Extrait.
____
Quelle place occupe le numérique dans votre travail d’archéologue ?

Le numérique s’impose à l’archéologie à tous les échelons : du terrain au laboratoire. De fait, le numérique est venu remplacer tous les types de relevés manuels et de prise de vue classiques. A ce titre, les 3D (photogrammétrie…) se déploient pleinement et permettent désormais d’appréhender et de restituer tous les vestiges dans leur agencement tels qu’ils étaient avant qu’ils ne soient détruits par la mise en œuvre des décapages archéologiques. Bien plus, cette restitution via les 3D permet de gagner énormément de temps dans la documentation de la fouille archéologique. Au laboratoire, c’est encore meilleur et ce, que ce soit pour la prise de mesures ou pour s’infiltrer au fin fond des vestiges, quels soient manufacturés ou naturels, et ce via les différentes technologies 3D. La marge d’erreur en est réduite au maximum.

Estimez-vous qu’il est temps d’intégrer une matière scolaire qui s’intéresse à l’archéologie dans les écoles primaires nationales?
____
Jeu d'entrées.
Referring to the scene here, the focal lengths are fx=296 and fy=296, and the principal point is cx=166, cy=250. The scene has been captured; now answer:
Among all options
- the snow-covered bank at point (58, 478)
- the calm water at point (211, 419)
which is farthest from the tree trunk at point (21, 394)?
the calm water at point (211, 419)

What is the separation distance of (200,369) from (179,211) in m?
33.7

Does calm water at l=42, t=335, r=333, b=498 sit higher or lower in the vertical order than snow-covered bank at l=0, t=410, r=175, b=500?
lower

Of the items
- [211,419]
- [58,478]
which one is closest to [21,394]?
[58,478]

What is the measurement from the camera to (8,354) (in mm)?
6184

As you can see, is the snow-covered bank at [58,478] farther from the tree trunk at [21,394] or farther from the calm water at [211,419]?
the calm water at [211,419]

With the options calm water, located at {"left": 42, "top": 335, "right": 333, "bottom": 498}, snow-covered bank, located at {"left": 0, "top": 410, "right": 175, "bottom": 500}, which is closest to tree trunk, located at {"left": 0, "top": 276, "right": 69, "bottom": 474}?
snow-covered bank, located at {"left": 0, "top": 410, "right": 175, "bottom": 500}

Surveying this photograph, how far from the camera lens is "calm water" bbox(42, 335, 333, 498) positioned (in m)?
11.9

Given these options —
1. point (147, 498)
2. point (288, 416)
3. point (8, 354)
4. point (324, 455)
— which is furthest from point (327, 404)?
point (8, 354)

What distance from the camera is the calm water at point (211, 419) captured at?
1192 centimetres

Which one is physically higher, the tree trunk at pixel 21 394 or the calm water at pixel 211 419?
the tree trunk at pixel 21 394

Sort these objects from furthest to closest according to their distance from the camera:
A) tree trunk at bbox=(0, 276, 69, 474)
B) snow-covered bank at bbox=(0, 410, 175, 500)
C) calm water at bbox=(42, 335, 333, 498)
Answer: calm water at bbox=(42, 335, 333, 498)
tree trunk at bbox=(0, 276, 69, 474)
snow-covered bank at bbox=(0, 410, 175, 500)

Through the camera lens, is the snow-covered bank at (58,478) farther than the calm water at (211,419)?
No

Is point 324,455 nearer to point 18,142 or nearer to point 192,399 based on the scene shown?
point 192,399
____
Consigne. Recopiez mot pour mot la partie de l'extrait sur le numérique en archéologie qui va de « Le numérique s’impose » à « réduite au maximum. ». Les entrées proviennent d'une autre source.

Réponse finale.
Le numérique s’impose à l’archéologie à tous les échelons : du terrain au laboratoire. De fait, le numérique est venu remplacer tous les types de relevés manuels et de prise de vue classiques. A ce titre, les 3D (photogrammétrie…) se déploient pleinement et permettent désormais d’appréhender et de restituer tous les vestiges dans leur agencement tels qu’ils étaient avant qu’ils ne soient détruits par la mise en œuvre des décapages archéologiques. Bien plus, cette restitution via les 3D permet de gagner énormément de temps dans la documentation de la fouille archéologique. Au laboratoire, c’est encore meilleur et ce, que ce soit pour la prise de mesures ou pour s’infiltrer au fin fond des vestiges, quels soient manufacturés ou naturels, et ce via les différentes technologies 3D. La marge d’erreur en est réduite au maximum.